English and Catalan/GSOC 2017
This page serves as a summary of all the work done in the English-Catalan pair during Google Summer of Code 2017.
Main work
The main goal of this project was to bring the apertium-eng-cat pair to a state where it can fully replace the old apertium-en-ca pair, which has become outdated and difficult to maintain.
Work has affected several areas of the English-Catalan pair. You can see a full list of commits and modified files here.
Dictionaries
On the one hand, the bilingual dictionary has grown from 35,000 entries to more than 66,000. This is significantly higher than the initial goal of 59,000 entries thanks to supporting work done on automatisation, which has been very helpful. In addition to new entries (added from frequency lists and crossdics), entries broken due to tag changes have been fixed, and the dictionary has been reorganised and cleaned. The monolingual dictionaries have been reorganised too, so developers of other pairs using the English and Catalan dictionaries will notice improvements.
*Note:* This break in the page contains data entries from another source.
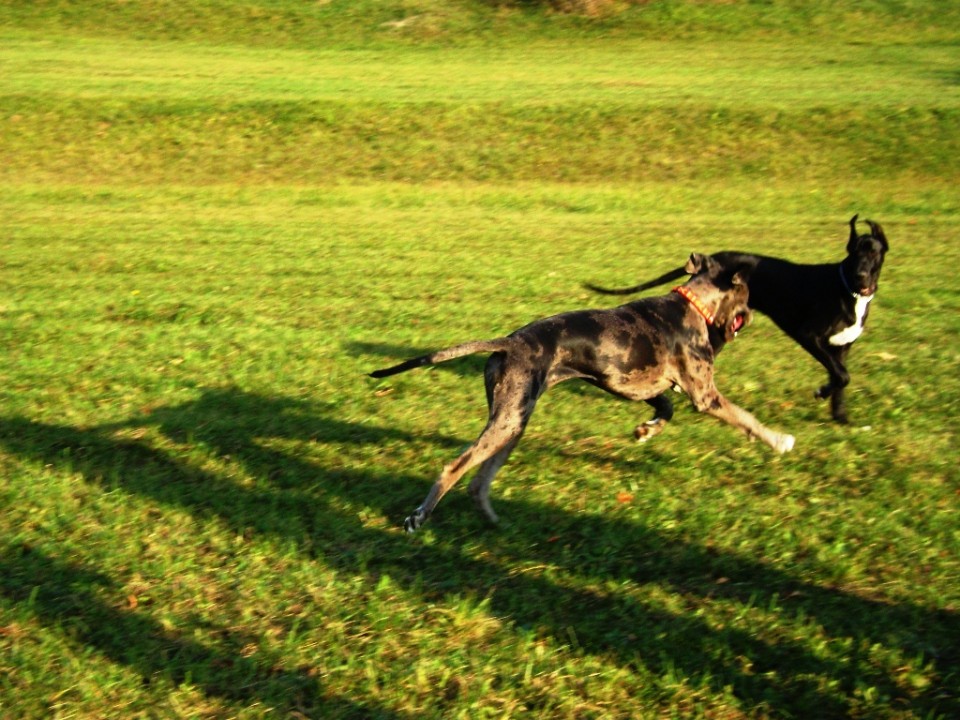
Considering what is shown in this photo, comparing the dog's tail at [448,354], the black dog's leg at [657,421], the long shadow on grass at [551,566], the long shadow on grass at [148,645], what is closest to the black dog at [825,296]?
the black dog's leg at [657,421]

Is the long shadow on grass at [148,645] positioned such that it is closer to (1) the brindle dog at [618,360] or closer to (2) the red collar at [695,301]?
(1) the brindle dog at [618,360]

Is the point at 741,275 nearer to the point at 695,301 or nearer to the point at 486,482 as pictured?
the point at 695,301

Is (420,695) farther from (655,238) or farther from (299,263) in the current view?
(655,238)

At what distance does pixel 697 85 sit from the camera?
78.6 feet

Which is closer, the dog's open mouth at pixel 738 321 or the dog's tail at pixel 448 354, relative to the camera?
the dog's tail at pixel 448 354

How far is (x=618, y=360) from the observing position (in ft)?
20.9

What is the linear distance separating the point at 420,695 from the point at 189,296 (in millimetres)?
7513

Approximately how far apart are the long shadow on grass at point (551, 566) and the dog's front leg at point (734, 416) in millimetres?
934

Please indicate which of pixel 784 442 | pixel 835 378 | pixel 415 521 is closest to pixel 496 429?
pixel 415 521

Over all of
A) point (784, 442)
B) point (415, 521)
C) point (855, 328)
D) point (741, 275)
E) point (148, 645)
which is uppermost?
point (741, 275)

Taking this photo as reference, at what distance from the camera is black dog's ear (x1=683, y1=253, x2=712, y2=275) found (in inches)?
270

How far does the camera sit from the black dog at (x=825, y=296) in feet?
25.3

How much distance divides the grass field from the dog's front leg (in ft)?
0.88

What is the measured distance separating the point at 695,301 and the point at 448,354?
5.74 ft
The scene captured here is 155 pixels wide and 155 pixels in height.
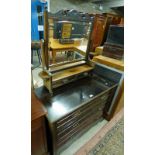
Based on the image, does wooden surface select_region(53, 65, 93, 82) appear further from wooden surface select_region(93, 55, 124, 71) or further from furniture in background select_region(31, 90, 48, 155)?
furniture in background select_region(31, 90, 48, 155)

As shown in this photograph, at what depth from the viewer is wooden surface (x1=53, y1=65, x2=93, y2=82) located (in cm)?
122

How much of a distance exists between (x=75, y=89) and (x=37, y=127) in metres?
0.59

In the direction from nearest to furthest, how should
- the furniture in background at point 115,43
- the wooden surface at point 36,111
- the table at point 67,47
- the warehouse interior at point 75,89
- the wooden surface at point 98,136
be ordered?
the wooden surface at point 36,111, the warehouse interior at point 75,89, the table at point 67,47, the wooden surface at point 98,136, the furniture in background at point 115,43

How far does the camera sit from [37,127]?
0.82 metres

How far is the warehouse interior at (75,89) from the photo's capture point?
0.97m

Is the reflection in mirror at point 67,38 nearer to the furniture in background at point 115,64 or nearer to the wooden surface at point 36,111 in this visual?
the furniture in background at point 115,64

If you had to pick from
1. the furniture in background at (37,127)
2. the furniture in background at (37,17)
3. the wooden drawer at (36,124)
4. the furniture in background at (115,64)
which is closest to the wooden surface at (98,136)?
the furniture in background at (115,64)

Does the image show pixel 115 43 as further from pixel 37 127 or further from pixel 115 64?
pixel 37 127

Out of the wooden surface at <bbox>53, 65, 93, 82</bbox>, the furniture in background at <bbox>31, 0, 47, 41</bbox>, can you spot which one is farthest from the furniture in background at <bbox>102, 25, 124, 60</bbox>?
the furniture in background at <bbox>31, 0, 47, 41</bbox>

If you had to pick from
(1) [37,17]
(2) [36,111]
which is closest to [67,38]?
(2) [36,111]
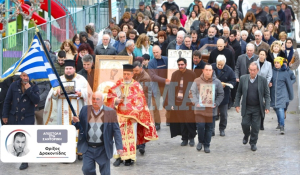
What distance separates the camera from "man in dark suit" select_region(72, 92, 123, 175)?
35.9 feet

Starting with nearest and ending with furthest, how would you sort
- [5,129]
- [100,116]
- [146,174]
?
[100,116] < [5,129] < [146,174]

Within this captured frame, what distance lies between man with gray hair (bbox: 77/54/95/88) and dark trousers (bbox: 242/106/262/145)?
10.4ft

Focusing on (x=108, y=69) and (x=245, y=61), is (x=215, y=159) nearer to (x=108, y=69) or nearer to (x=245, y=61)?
(x=108, y=69)

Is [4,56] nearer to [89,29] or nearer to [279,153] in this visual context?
[89,29]

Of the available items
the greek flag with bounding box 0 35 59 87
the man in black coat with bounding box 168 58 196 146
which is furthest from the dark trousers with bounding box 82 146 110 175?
the man in black coat with bounding box 168 58 196 146

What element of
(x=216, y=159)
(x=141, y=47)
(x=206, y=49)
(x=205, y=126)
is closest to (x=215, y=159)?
(x=216, y=159)

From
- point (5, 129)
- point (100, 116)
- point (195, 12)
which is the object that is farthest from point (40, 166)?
point (195, 12)

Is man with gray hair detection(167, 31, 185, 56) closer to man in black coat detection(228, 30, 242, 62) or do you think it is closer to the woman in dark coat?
man in black coat detection(228, 30, 242, 62)

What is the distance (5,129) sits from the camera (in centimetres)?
1182

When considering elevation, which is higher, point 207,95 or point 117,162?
point 207,95

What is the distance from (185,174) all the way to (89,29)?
782 cm

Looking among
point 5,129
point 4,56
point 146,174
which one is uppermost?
point 4,56

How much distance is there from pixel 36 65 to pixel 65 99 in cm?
182

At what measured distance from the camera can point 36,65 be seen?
469 inches
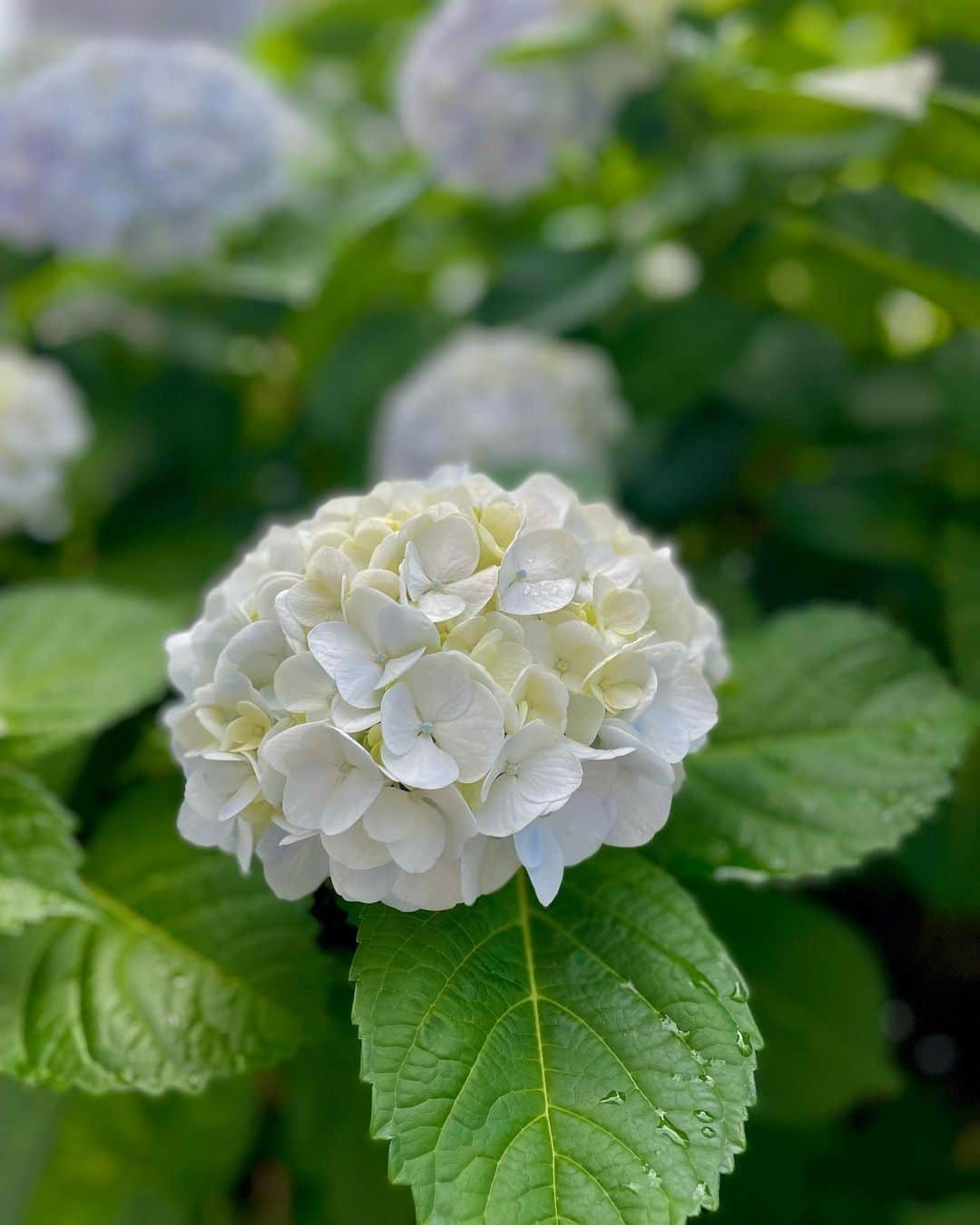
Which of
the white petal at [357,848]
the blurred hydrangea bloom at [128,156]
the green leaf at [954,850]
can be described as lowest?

On the other hand, unexpected testvoc errors (over 7,000 for EN>CA and around 10,000 for CA>EN) prevent the pair from being released in trunk immediately after GSoC. However, the pair is mature enough to completely replace the old apertium-en-ca pair once it becomes "testvoc clean".
Transfer rules
Transfer rules were (and still are) perhaps the most fragile component of this pair. The number of rules is quite high given the differences between the two languages, several rules take place through different transfer stages, and the code is quite convoluted. Work related to transfer rules has focused on code updates to ensure everything is applied correctly and some new rule additions, mostly related to verbs.
Separable verbs
Thanks to the creation of the Lsx module, in parallel to this project, Apertium now has a powerful module to correctly analyse separable words. Given the importance of phrasal verbs in English, support for this module has been added to the English-Catalan pair, and it will surely improve translation quality in the future.